The first committee meeting to tackle the issue of setting up a process for soldiers’ farewells was held on 6 August 1915 and reported in the local paper on 8 August 1915. As reported, there was general agreement at the meeting that the whole business of farewells needed to be better organised. Everyone agreed that it was essential that those locals leaving the district be given a farewell. There was also general agreement that a wristlet watch be given. Later this would be replaced by the Shire of Alberton Medallion. For efficiency those at the meeting wanted the farewells to be organised for groups of men rather than run on an individual basis. But others pointed out how difficult it was to get accurate and timely advice from the AIF on the men’s movement and that it was never going to be possible to achieve the level of planning and organisation that people wanted.
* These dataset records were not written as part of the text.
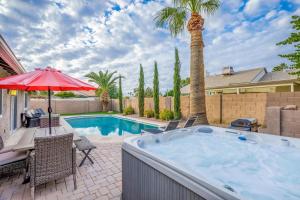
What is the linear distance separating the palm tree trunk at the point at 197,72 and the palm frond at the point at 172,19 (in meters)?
0.63

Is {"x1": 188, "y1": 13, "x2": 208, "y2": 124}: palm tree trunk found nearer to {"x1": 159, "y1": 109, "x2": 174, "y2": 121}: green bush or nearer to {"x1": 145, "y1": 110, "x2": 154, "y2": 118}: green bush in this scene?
{"x1": 159, "y1": 109, "x2": 174, "y2": 121}: green bush

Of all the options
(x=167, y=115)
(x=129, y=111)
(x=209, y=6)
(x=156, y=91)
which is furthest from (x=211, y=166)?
(x=129, y=111)

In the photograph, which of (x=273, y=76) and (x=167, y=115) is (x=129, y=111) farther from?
(x=273, y=76)

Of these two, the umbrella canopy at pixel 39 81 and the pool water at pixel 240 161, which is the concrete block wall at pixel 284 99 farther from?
the umbrella canopy at pixel 39 81

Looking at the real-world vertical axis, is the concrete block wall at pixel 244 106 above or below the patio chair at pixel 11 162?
above

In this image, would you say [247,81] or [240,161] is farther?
[247,81]

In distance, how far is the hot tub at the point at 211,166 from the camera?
5.89 feet

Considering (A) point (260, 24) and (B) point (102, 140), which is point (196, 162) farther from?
(A) point (260, 24)

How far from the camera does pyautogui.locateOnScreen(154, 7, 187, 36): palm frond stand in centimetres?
841

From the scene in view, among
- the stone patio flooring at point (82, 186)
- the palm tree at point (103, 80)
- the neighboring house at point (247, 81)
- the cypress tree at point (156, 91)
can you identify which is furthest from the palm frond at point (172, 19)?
the palm tree at point (103, 80)

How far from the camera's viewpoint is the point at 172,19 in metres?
8.58

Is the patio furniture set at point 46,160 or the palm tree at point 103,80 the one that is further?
the palm tree at point 103,80

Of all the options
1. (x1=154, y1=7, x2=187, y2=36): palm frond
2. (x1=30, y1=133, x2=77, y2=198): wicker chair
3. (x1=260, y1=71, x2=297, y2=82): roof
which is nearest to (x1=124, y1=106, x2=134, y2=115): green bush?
(x1=154, y1=7, x2=187, y2=36): palm frond

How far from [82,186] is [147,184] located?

The first meeting also tackled the issue of who should receive a farewell. Some wanted to draw a distinction between ‘bona fide’ residents of the district and others who had only been there ’two or three months’ and who ‘did not intend returning’. Overwhelmingly, these would have been the rural workers who found themselves in the district when they decided to enlist. Others thought a six month residency in the district should be the standard. At the meeting, the issue was left unresolved. In a real sense, the rural workers themselves resolved the issue for the committee. Most of the farewells that were organised tended to be for men who had already enlisted and who were home on their final leave before embarkation. On the other hand, the pattern for men who had been working in the district as itinerant rural workers was to complete the medical in Yarram, sign their attestation forms, be issued with a railway warrant from the Shire Secretary, and in the next day or so, travel to Melbourne to complete the enlistment process.  Once in Melbourne, these men did not return to the Shire and so the issue of any farewell did not even arise. Interestingly, those at the meeting on 6 August, were quoting the figure of 200 men from the Shire who had already left, but formal farewells would have covered less than half this number. Most commonly, the discrepancy involved the rural workers.

The major point of dispute at the first meeting involved the financing of the operation. Majority opinion favoured setting up a subscription list, with names published in the local paper, with an initial subscription of 5/- and 2/- per month thereafter. However the minority view was that this amount would not generate sufficient funds and people should be encouraged to donate more. To make their point, several of those there that night immediately handed over donations of £5. Upset by the gesture, Henry George Bodman – grazier of Trenton Valley – predicted, accurately, that faced with the 2 levels of donation, 5/- and £5, the community would be confused, and this would undermine the whole idea of a subscription. Just 2 weeks later, on 18/8/15, the editorial in the Gippsland Standard and Alberton Shire Representative described the ensuing confusion and loss of enthusiasm:

The meeting held on Friday 6th inst., in the shire hall, having passed a resolution which would not provide adequate funds for farewells and welcomes to soldiers, a further meeting was called for Friday last [13/8/15]. Curious to state, but half-a-dozen attended, too few for business, and the movement which promised well at the outset has fizzled out. Surely our boys are worth some little attention! Those gentlemen who came forward with “fivers” seem to have blown out the five shillings project.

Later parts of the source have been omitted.